Counselling after an assault…
How to handle a counselling session: Inputs from Margaret Edwards & Charlotte Chapman,COUNSELING TODAY
The first session after an assault is particularly challenging, and a lot rides on that session because it often determines whether a student will follow through with getting help in a timely manner. If a client in this situation feels judged, is pressed too fast for details or is offered unsolicited advice, she or he may not return for the second appointment. It is important to slow down and to support these clients as they try to make sense not only of what has happened but also their resulting reactions.

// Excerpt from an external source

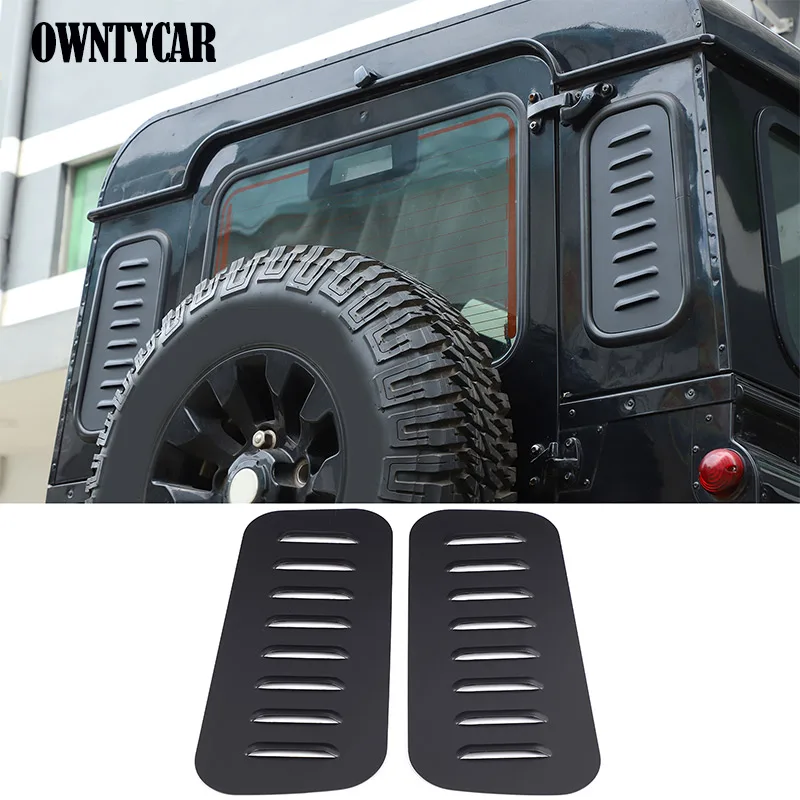 Aluminum Alloy For Land Rover Defender 2004-2018 Car Rear Window Side Protection Panel Louver Style Trim Sticker Accessories
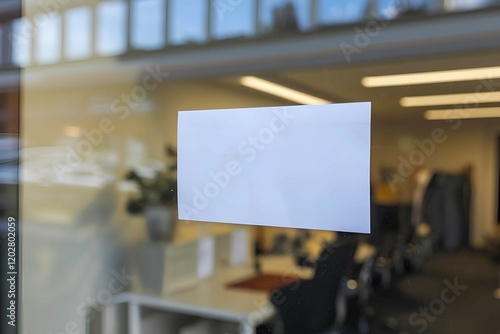 Wallpaper Mural A blank white paper notice mockup is attached to a glass wall in an office Torontodigital.ca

The approach of motivational interviewing, as developed by William Miller and Stephen Rollnick, is especially helpful in establishing a safe, trusting psychological environment in which to work through a trauma. Motivational interviewing is based on autonomy, collaboration and evocation. For example, asking for permission before providing information or advice and reflecting feelings rather than asking questions about what happened allows the counselor to join with the client without also joining her in the trauma. In addition, allowing the client to set the pace and goals of counseling helps her to re-establish a sense of agency in her own healing, which is important in likewise re-establishing her sense of psychological safety.
Client scenario: Anna is a college junior just getting ready to take her final exams. She walked into the counseling center today in tears and said she wanted to talk about a bad date she had two weeks ago. Anna explains that she attended a date function with Chris, the roommate of her friend Josh. At first, she says, things went pretty normally — drinks, dinner, dancing and barhopping afterward. Anna’s first indication that she might be in trouble was Chris’ insistence on pushing more drinks on her. The second occurred when Chris took her home after the function and followed her in, even after she said no. Chris repeatedly suggested they have sex and ignored Anna’s response.